— Begin The records —

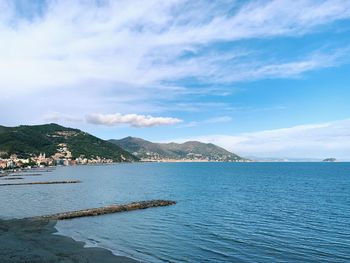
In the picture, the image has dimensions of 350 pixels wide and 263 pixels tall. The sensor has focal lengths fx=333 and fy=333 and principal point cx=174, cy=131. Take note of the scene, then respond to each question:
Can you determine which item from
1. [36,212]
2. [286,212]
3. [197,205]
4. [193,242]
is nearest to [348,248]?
[193,242]

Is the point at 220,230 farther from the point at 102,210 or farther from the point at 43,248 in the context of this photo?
the point at 102,210

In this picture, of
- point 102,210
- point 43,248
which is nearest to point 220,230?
point 43,248

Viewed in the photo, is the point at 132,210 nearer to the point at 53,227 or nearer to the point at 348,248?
the point at 53,227

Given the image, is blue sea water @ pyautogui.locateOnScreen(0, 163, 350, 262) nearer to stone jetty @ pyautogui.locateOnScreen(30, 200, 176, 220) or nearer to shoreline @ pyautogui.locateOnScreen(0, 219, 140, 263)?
shoreline @ pyautogui.locateOnScreen(0, 219, 140, 263)

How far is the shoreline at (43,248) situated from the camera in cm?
3366

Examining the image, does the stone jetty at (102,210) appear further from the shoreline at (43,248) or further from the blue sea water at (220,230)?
the shoreline at (43,248)

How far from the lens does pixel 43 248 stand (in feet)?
125

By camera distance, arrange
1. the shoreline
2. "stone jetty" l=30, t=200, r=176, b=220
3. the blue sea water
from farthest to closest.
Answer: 1. "stone jetty" l=30, t=200, r=176, b=220
2. the blue sea water
3. the shoreline

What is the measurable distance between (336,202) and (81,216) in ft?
191

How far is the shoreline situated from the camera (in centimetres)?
3366

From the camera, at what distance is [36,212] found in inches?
2640

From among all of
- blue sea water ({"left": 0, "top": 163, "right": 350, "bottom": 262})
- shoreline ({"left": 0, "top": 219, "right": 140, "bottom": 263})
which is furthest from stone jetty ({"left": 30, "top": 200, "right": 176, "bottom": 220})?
shoreline ({"left": 0, "top": 219, "right": 140, "bottom": 263})

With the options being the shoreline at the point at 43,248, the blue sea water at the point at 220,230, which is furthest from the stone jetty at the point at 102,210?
the shoreline at the point at 43,248

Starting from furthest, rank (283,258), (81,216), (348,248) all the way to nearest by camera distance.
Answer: (81,216), (348,248), (283,258)
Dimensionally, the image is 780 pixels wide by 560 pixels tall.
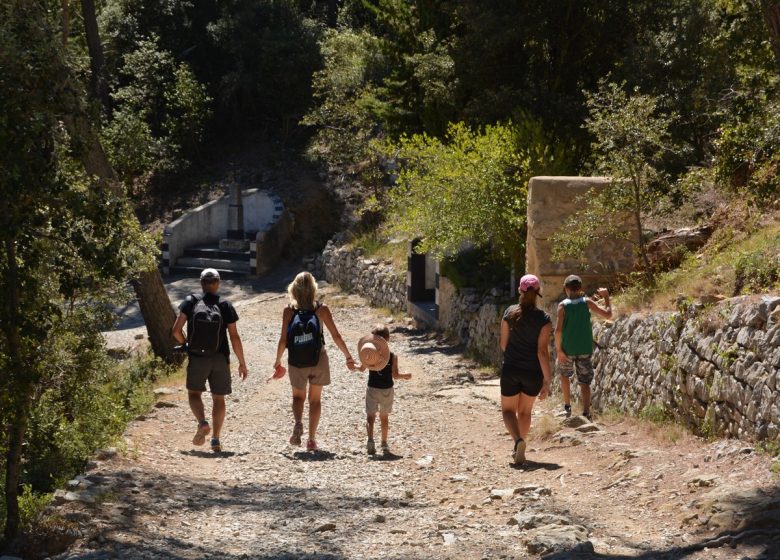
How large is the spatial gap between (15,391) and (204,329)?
2.25 meters

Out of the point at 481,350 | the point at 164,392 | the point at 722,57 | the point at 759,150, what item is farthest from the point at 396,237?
the point at 759,150

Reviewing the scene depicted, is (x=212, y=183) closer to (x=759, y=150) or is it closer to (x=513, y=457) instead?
(x=759, y=150)

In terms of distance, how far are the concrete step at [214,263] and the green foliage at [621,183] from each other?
19097 millimetres

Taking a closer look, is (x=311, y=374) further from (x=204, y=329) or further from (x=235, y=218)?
(x=235, y=218)

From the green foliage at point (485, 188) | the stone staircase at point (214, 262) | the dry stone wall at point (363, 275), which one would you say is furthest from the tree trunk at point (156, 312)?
the stone staircase at point (214, 262)

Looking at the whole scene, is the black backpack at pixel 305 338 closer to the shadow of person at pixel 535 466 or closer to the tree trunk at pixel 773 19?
the shadow of person at pixel 535 466

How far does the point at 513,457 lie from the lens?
387 inches

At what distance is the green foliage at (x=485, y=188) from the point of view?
18391 millimetres

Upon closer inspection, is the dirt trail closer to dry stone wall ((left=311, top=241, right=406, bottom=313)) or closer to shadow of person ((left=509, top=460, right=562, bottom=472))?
shadow of person ((left=509, top=460, right=562, bottom=472))

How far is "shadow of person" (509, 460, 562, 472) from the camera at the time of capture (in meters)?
9.48

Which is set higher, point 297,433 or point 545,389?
point 545,389

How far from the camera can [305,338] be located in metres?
10.2

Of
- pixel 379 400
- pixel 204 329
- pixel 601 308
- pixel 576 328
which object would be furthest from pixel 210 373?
pixel 601 308

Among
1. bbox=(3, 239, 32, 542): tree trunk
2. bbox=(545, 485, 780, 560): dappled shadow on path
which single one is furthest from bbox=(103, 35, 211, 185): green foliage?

— End The records —

### What is expected
Can you update the listing above by replacing "camera" with "observer" everywhere it occurs and leaving everything else unchanged? Omit the pictures from your answer.

### Task result
In the picture, the image has dimensions of 350 pixels wide and 263 pixels tall. The sensor has focal lengths fx=333 and fy=333 and principal point cx=174, cy=131. Take note of the scene, then respond to each question:
Can you determine which item from
1. [36,212]
2. [286,212]
3. [197,205]
4. [193,242]
is nearest to [348,248]?
[193,242]

Is the point at 220,230 farther from the point at 102,210 or farther from the point at 43,248 in the context of this photo?
the point at 102,210

In this picture, of
- point 102,210
- point 43,248
which is nearest to point 220,230?
point 43,248

Viewed in the photo, is the point at 132,210 nearer to the point at 53,227 or nearer to the point at 348,248?
the point at 53,227

Given the image, is blue sea water @ pyautogui.locateOnScreen(0, 163, 350, 262) nearer to stone jetty @ pyautogui.locateOnScreen(30, 200, 176, 220) or nearer to shoreline @ pyautogui.locateOnScreen(0, 219, 140, 263)?
shoreline @ pyautogui.locateOnScreen(0, 219, 140, 263)

How far is the shoreline at (43,248) situated from the observer in cm?
3366

Examining the image, does the stone jetty at (102,210) appear further from the shoreline at (43,248) or further from the blue sea water at (220,230)?
the shoreline at (43,248)

How far from the lens does pixel 43 248 stand (in feet)?
125

By observer distance, arrange
1. the shoreline
2. "stone jetty" l=30, t=200, r=176, b=220
3. the blue sea water
from farthest to closest.
Answer: 1. "stone jetty" l=30, t=200, r=176, b=220
2. the blue sea water
3. the shoreline

What is the measurable distance between (336,202) and (81,216) in ft?
191

How far is the shoreline situated from the observer (in centimetres)?
3366

From the observer, at what distance is [36,212] found in inches?
2640

From among all of
- blue sea water ({"left": 0, "top": 163, "right": 350, "bottom": 262})
- shoreline ({"left": 0, "top": 219, "right": 140, "bottom": 263})
which is furthest from stone jetty ({"left": 30, "top": 200, "right": 176, "bottom": 220})?
shoreline ({"left": 0, "top": 219, "right": 140, "bottom": 263})

With the options being the shoreline at the point at 43,248, the blue sea water at the point at 220,230, which is furthest from the stone jetty at the point at 102,210?
the shoreline at the point at 43,248

Starting from furthest, rank (283,258), (81,216), (348,248) all the way to nearest by observer distance.
Answer: (81,216), (348,248), (283,258)
Dimensionally, the image is 780 pixels wide by 560 pixels tall.
How large is the spatial gap between (15,391) and (204,329)?
2.25 meters

Out of the point at 481,350 | the point at 164,392 | the point at 722,57 | the point at 759,150, what item is farthest from the point at 396,237?
the point at 759,150

Reviewing the scene depicted, is (x=212, y=183) closer to (x=759, y=150) or is it closer to (x=513, y=457) instead?
(x=759, y=150)

In terms of distance, how far are the concrete step at [214,263] and the green foliage at [621,183] from each other?
19097 millimetres

Taking a closer look, is (x=311, y=374) further from (x=204, y=329) or further from (x=235, y=218)?
(x=235, y=218)

From the green foliage at point (485, 188) | the stone staircase at point (214, 262) | the dry stone wall at point (363, 275), which one would you say is furthest from the tree trunk at point (156, 312)?
the stone staircase at point (214, 262)

Looking at the whole scene, is the black backpack at pixel 305 338 closer to the shadow of person at pixel 535 466 or closer to the tree trunk at pixel 773 19?
the shadow of person at pixel 535 466

How far does the point at 513,457 lie from the lens?
387 inches

At what distance is the green foliage at (x=485, y=188) from the point of view?
18391 millimetres

Upon closer inspection, is the dirt trail closer to dry stone wall ((left=311, top=241, right=406, bottom=313)) or closer to shadow of person ((left=509, top=460, right=562, bottom=472))?
shadow of person ((left=509, top=460, right=562, bottom=472))

How far is "shadow of person" (509, 460, 562, 472) from the observer at the time of capture (in meters)?
9.48

Which is set higher, point 297,433 or point 545,389?
point 545,389

How far from the observer can [305,338] be located in metres?
10.2

Of
- pixel 379 400
- pixel 204 329
- pixel 601 308
- pixel 576 328
which object would be furthest from pixel 210 373?
pixel 601 308

Among
1. bbox=(3, 239, 32, 542): tree trunk
2. bbox=(545, 485, 780, 560): dappled shadow on path
which single one is furthest from bbox=(103, 35, 211, 185): green foliage?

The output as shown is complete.